NOOR: And we’ve seen in places like New York, even, where you have these mass demonstrations and the police crack down using very violent measures, that seems to get the public attention and gain public sympathy for these protests. Was that a factor in–has that been a factor in Brazil?
MICHAELS: Definitely. Definitely. The police in São Paulo were totally totally unprepared for what happened last week, and the protesters definitely got sympathy nationwide because of that.
Here yesterday the police were unprepared in another way. There weren’t enough of them, and they weren’t able to protect these buildings and things, you know, the cars that were burned.
Now they’re saying that there will be thousands more police in Rio on Thursday for the next protest. And I also just read, just before we began to speak, that the army is saying that they’re–will be ready. And that’s very scary in a way, because, you know, the army are not meant to be acting against the domestic populace.

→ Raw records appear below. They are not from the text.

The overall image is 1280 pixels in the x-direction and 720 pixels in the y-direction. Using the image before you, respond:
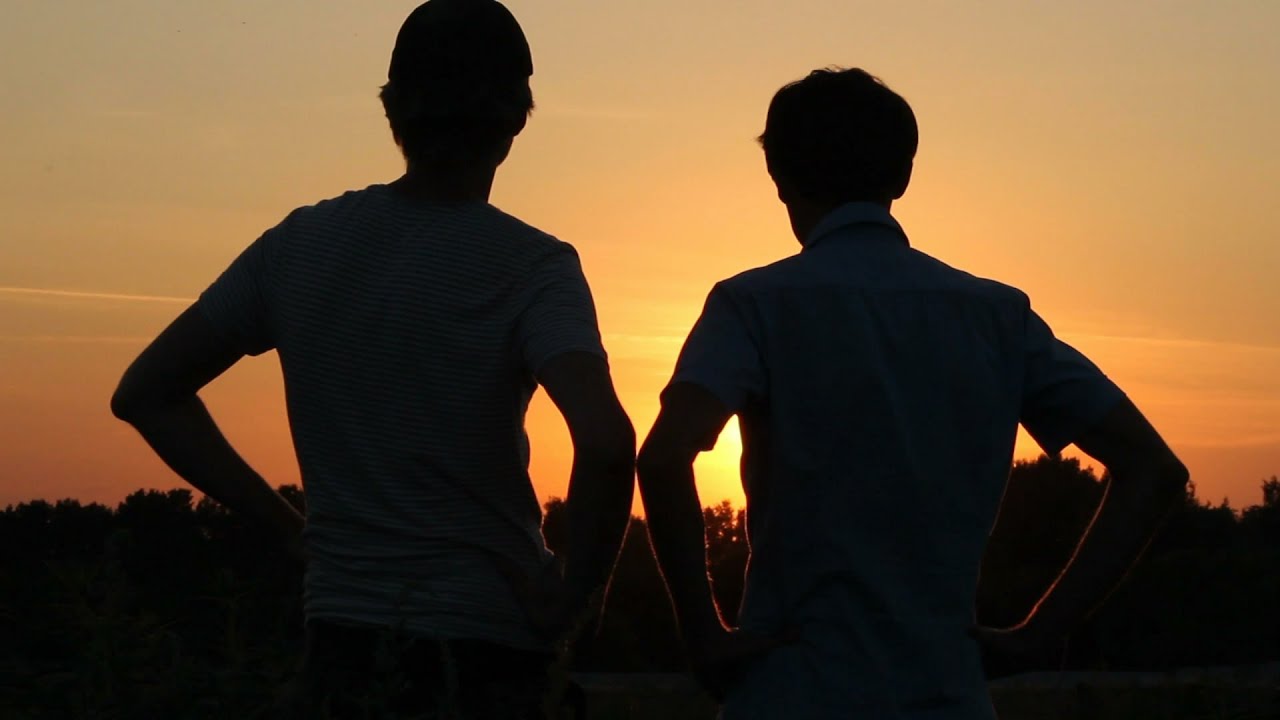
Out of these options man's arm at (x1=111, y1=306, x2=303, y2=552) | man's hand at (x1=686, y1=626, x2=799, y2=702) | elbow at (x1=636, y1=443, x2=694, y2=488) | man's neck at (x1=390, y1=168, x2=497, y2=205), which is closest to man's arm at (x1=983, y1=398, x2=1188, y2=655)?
man's hand at (x1=686, y1=626, x2=799, y2=702)

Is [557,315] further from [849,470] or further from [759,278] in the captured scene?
[849,470]

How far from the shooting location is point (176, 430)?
3545 millimetres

NOOR: And finally, what would you evaluate as the prospects that these protests can lead to concrete change? We played a clip earlier where Dilma–we played a–sorry. We played a clip earlier where Brazilian President Dilma Rousseff said she’s listening to the voices for change. She herself was a former guerrilla that was imprisoned and tortured by the Brazilian dictatorship decades ago. How receptive do you think her national government is going to be to these protests? Or are these protests just the beginning of a much larger movement that’s going to need to take shape before change is implemented?

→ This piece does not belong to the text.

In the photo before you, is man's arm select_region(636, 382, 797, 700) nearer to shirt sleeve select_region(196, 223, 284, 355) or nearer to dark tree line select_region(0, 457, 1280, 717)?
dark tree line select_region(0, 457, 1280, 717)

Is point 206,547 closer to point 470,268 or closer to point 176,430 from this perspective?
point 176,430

MICHAELS: Oh, those are all such good questions. Well, I did see just a little while ago that some mayors in some of the cities where there were protests last night have reduced the bus fares. So that’s already–you know, we can see the impact. And the mayor of Rio I think right now as we speak is meeting with protesters about that, and the mayor of São Paulo was doing the same earlier.
The thing is that, you know, even though Dilma Rousseff comes from left, comes from a dissident background in the 1970s and ’60s, the government basically, although it’s a leftist government, is sort of sewn on top of a political and social and economic structure that hasn’t–in some very basic ways has not changed. You know, the two-tiered society that I talked about before, it’s still there.

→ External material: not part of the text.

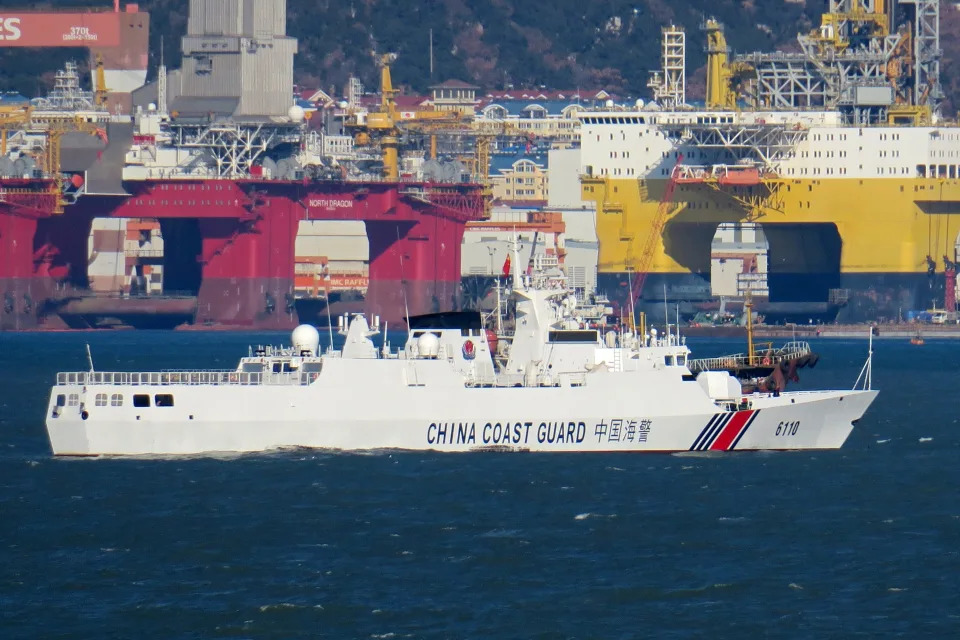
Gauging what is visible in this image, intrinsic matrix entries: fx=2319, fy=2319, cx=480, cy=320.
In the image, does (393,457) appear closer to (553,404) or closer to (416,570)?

We have now included a lot more Brazilians in the formal economy. There are many more people who were lifted out of poverty, millions of people who were lifted out of poverty in the last decade. And that’s very much to the credit of Dilma and her predecessor, Lula. But the basic structures of the way life works here still have not changed. And I think that’s what these protests are about.
And so that is a huge demand. I mean, how are we going to rethink public transportation in the whole country, basically? How are we going to rethink health care? How are we going to rethink a school system where anyone, the moment they have the tiniest bit of excess income, the first thing they do is put their kids in a private school?
But I don’t think the demands are going to go away. There’s–an awful lot of listening and dialoguing is going to have to happen, and it’s going to take a while.
NOOR: Julia Michaels, thank you for joining us.
MICHAELS: My pleasure.
NOOR: We’ll certainly keep following these developments.
And thank you for joining us on The Real News Network.